Na avaliação por ultrassonografia, também é verificado o volume ovariano, que diminui com o passar do tempo, em virtude da diminuição da reserva ovariana. Com isso, o potencial reprodutivo da mulher também diminui. Se o volume for inferior a 3 cm3, a mulher pode ter dificuldade para engravidar.

No exame, o número de folículos antrais será proporcional à capacidade reprodutiva da mulher. Quanto maior o número de folículos presentes, maior a fertilidade.

A contagem de folículos antrais está muito relacionada à idade da mulher. De modo geral, com o passar dos anos, a quantidade de folículos antrais diminui. Contudo, em casos excepcionais, há mulheres mais velhas que possuem melhor reserva ovariana do que as jovens. Entretanto, a qualidade desses óvulos é pior.

Também é possível associar a baixa reserva ovariana a tratamentos oncológicos. O tratamento para o câncer afeta diretamente os gametas femininos, aumentando a degeneração e reduzindo a qualidade deles.

A contagem de folículos antrais é feita durante o exame de ultrassonografia transvaginal.

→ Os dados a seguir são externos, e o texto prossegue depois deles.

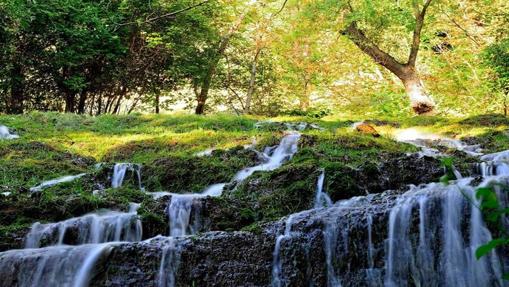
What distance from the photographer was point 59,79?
16609 mm

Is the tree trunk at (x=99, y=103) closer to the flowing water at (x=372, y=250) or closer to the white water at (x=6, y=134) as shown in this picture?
the white water at (x=6, y=134)

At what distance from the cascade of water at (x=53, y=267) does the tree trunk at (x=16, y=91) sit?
40.9 feet

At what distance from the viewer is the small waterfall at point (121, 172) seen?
7.56m

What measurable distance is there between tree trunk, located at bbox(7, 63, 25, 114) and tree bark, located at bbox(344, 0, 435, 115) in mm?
10011

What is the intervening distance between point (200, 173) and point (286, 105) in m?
14.2

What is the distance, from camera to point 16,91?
16172mm

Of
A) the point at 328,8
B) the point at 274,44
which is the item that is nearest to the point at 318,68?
the point at 274,44

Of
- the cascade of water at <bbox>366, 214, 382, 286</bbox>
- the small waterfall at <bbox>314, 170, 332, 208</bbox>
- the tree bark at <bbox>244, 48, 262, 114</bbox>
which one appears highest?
the tree bark at <bbox>244, 48, 262, 114</bbox>

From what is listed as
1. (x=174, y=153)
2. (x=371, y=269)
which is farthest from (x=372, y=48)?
(x=371, y=269)

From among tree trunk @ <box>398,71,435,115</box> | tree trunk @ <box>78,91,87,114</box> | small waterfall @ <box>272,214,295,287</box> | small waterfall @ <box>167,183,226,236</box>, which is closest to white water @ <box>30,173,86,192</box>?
small waterfall @ <box>167,183,226,236</box>

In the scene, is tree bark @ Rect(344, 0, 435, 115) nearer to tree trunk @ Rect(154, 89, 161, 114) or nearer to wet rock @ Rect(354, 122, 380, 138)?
wet rock @ Rect(354, 122, 380, 138)

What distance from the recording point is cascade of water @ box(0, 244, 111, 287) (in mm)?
4352

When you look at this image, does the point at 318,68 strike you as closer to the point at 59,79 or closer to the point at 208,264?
the point at 59,79

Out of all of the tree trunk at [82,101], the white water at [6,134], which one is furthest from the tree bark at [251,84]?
the white water at [6,134]
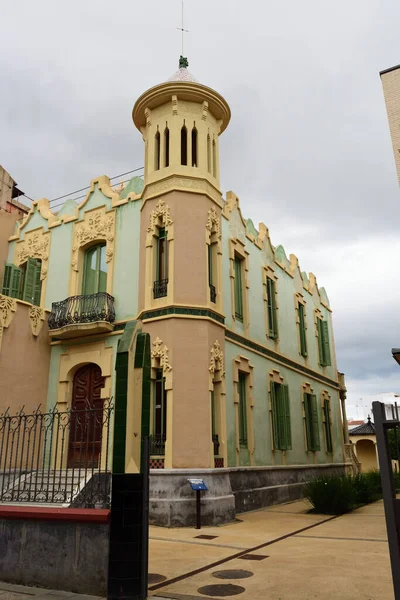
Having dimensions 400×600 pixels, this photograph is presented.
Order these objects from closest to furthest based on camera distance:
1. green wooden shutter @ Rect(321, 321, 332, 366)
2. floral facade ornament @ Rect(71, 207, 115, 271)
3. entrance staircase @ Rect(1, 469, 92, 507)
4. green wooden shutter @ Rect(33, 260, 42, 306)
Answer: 1. entrance staircase @ Rect(1, 469, 92, 507)
2. floral facade ornament @ Rect(71, 207, 115, 271)
3. green wooden shutter @ Rect(33, 260, 42, 306)
4. green wooden shutter @ Rect(321, 321, 332, 366)

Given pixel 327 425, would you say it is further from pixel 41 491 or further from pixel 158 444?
pixel 41 491

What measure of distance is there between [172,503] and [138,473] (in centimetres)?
643

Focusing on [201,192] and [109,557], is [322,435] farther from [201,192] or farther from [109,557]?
[109,557]

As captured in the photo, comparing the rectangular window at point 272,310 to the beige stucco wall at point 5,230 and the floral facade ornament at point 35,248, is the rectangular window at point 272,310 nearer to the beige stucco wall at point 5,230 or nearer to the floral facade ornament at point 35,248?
the floral facade ornament at point 35,248

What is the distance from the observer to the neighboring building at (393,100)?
14906 mm

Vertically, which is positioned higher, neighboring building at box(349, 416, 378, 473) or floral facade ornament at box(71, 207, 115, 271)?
floral facade ornament at box(71, 207, 115, 271)

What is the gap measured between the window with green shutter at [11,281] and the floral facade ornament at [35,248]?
82 cm

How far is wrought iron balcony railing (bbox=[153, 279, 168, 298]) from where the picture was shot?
1430 cm

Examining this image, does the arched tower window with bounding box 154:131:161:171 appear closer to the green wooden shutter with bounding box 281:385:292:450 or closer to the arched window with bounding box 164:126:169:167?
the arched window with bounding box 164:126:169:167

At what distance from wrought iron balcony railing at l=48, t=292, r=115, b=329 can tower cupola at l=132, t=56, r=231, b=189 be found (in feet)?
13.0

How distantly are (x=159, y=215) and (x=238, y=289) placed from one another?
4.13 meters

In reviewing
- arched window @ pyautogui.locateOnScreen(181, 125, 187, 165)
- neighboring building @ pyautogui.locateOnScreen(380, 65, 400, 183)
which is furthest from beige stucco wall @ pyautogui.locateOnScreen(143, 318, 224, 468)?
neighboring building @ pyautogui.locateOnScreen(380, 65, 400, 183)

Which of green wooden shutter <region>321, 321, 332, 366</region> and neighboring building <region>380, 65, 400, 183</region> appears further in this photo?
green wooden shutter <region>321, 321, 332, 366</region>

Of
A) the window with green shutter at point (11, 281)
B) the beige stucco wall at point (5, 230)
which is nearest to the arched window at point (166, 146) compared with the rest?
the window with green shutter at point (11, 281)
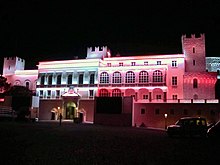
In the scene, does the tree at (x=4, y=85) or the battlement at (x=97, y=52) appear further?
the tree at (x=4, y=85)

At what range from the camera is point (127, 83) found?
56.5m

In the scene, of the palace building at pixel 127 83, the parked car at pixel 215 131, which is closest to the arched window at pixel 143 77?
the palace building at pixel 127 83

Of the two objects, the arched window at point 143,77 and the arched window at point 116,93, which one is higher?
the arched window at point 143,77

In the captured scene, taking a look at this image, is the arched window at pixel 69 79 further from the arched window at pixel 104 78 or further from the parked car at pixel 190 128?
the parked car at pixel 190 128

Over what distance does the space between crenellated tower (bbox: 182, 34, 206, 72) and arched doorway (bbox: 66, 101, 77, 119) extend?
24.2 meters

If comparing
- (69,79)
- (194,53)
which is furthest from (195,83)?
(69,79)

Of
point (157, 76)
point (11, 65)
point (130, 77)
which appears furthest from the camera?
point (11, 65)

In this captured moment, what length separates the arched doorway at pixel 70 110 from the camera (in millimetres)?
58200

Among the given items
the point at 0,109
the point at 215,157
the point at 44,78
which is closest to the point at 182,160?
the point at 215,157

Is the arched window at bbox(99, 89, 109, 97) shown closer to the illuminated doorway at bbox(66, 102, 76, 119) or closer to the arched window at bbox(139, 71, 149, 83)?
the illuminated doorway at bbox(66, 102, 76, 119)

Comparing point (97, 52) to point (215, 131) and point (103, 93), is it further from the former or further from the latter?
point (215, 131)

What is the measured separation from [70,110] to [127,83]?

Se quiser saber sobre o procedimento, acesse o texto que elaboramos especificamente sobre esse exame.

Dosagens hormonais

As dosagens hormonais fornecem dados importantes sobre a função ovariana e sobre os parâmetros da fertilidade feminina. O FSH, o LH e o estradiol são hormônios que exercem funções vitais durante o ciclo menstrual e, quando em desequilíbrio, podem reduzir as chances de gravidez. Essa pesquisa hormonal é feita no sangue.

Os níveis de FSH aumentam conforme a mulher se aproxima da menopausa. Portanto, ele é um marcador efetivo da baixa reserva ovariana e, consequentemente, da baixa resposta à estimulação ovariana na FIV. Quanto mais altos forem os níveis de FSH, menor será a possibilidade de sucesso em técnicas de reprodução assistida. Contudo, embora o FSH indique uma baixa reserva ovariana, ele não é um marcador da qualidade dos óvulos. Dessa forma, em alguns casos, mesmo que a reserva ovariana seja baixa, a gravidez é possível.

Os níveis de LH também podem ser marcadores da reserva ovariana. Níveis elevados de LH podem indicar insuficiência dos ovários. Se os níveis de LH forem abaixo do normal, a mulher pode apresentar quadro de anovulação.

O estradiol também auxilia na avaliação da reserva ovariana. Quando em níveis abaixo do normal, pode ser marcador de baixa resposta ovariana, ainda que os níveis de FSH estejam normais.

Hormônio antimülleriano

O hormônio antimülleriano (AMH) é uma glicoproteína produzida pelas células da granulosa que estão presentes nos folículos, principalmente nos pré-antrais e antrais. Se a reserva ovariana for baixa, os níveis de AMH serão baixos. Se houver ainda uma boa reserva ovariana, os níveis de AMH serão altos.

O AMH é detectado durante e após a puberdade, quando a capacidade reprodutiva da mulher está completa. Antes dessa idade ele é indetectável.

Esse também não é um exame com poder preditivo absoluto. Existem diversos fatores que interferem na reserva ovariana e nos níveis hormonais. A análise conjunta dos exames hormonais deve ser considerada para efetuar o diagnóstico. Em alguns casos, níveis altos de AMH não asseguram boa reserva ovariana.

Reserva ovariana e reprodução assistida

A reserva ovariana é fundamental para a reprodução assistida. Baixa reserva indica má resposta aos tratamentos de fertilidade, enquanto boa reserva indica grande chance de sucesso.

A avaliação da reserva ovariana, por essa razão, é um procedimento obrigatório antes do início da reprodução assistida, como forma de prever o prognóstico do tratamento.

Embora existam diversos exames para a avaliação da reserva ovariana, eles não são preditores absolutos de sucesso ou insucesso do tratamento. Não há um exame que seja totalmente confiável. Existe uma combinação de fatores que podem interferir no prognóstico. A análise deve ser ampla.

A avaliação de um especialista é indispensável para a correta interpretação dos dados e orientação da melhor conduta para alcançar a gravidez.